Manager Mike: HE WANT A SALAD?
*pause for 5 seconds*
Manager Mike: JUST DO IT! I’LL COME AND OVERRIDE IT IN THE SYSTEM WHEN HE PAYS!
*The lady with the inhuman eyelashes has retrieved her phone from the Michael Kors carry-on and is talking loudly now about the goings on.*
Eyelash Lady: I can’t believe these folk in this Subway, taking all day with 6 or 7 different orders holding up the line all damn day. It’s just rude!
Worker: What kind of salad would you like, Sir?
Customer: I need a tuna salad. Don’t toast it though.
Worker: *looking for sharp objects* We don’t toast salads.

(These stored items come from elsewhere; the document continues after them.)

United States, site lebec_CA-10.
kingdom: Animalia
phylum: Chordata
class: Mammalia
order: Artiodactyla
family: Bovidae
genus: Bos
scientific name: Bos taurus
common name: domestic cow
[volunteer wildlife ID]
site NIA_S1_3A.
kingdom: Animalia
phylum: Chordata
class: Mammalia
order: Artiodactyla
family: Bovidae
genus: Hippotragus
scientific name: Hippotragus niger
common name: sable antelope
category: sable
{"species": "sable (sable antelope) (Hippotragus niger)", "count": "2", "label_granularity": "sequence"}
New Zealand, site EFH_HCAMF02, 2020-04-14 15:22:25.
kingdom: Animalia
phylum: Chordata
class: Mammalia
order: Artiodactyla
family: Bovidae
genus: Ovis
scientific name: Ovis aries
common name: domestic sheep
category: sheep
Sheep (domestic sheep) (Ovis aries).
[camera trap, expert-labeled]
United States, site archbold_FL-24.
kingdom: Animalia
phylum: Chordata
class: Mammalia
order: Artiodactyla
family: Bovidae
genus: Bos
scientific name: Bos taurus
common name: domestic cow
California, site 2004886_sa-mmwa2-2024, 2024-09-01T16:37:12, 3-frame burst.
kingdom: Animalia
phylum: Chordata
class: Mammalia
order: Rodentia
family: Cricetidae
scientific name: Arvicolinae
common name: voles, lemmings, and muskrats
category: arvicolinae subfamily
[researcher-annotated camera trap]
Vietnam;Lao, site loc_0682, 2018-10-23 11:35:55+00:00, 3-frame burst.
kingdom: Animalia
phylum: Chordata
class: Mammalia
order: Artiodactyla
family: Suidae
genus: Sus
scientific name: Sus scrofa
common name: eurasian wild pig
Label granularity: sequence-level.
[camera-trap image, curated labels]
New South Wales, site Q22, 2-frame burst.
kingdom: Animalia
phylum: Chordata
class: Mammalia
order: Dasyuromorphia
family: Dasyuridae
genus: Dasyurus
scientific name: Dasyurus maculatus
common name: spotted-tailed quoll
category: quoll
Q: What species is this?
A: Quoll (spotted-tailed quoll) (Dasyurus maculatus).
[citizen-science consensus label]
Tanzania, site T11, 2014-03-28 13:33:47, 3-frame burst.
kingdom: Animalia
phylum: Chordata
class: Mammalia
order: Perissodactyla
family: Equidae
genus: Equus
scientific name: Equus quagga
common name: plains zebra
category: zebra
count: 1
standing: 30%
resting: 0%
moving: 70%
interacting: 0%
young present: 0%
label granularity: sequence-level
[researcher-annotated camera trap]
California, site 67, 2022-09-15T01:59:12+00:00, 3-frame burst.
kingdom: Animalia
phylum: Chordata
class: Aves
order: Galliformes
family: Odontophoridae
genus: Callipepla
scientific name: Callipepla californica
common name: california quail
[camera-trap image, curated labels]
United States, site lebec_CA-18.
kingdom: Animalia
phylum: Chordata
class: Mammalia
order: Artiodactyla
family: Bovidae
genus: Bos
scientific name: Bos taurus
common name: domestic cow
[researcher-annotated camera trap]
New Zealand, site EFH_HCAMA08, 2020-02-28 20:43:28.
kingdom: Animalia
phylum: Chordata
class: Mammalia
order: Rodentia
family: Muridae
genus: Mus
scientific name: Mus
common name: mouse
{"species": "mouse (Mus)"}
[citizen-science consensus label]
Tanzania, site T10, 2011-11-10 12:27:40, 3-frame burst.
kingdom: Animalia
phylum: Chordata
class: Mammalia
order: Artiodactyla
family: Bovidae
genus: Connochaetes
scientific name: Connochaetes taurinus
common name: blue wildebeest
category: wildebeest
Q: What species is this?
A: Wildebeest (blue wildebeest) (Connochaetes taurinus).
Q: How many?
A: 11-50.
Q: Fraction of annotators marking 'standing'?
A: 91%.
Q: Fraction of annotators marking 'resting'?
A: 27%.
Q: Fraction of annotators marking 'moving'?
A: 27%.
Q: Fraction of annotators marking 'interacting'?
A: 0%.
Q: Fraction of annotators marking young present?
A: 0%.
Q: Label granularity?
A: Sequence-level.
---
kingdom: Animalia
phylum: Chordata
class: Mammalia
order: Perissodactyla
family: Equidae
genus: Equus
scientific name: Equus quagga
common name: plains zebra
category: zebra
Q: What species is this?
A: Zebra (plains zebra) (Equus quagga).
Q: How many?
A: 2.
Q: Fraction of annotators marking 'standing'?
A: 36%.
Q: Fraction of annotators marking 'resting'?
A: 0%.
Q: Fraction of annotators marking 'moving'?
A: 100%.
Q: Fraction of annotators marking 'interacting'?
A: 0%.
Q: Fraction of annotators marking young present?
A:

Customer: I was just making sure before they threw it in the oven like that roast beef.
Worker: *throws sharp daggers with her eyes* Is there anything else, sir?
Customer: Nah, that’s all.
Worker: Okay, move down and they will dress your sandwiches – and your salad – down there.
At 3:32 the man in the jeans and red polo shirt exited the Subway store with his three subs and his one salad that required a managerial override at checkout. Two minutes later at 3:34 the eyelash monster with the oversized Michael Kors baggage walked out of the store with her two subs that she ordered without having courtesy to hang up from her aforementioned phone call.
It was almost my turn; it certainly wouldn’t be long now. Then the young man in line in front of me with sagging blue basketball shorts and a white wifebeater stepped up and said to the horribly stressed Subway sandwich artist:
‘Ey, shawty, what up wit’ dis special y’all havin’ up in here? How it work?”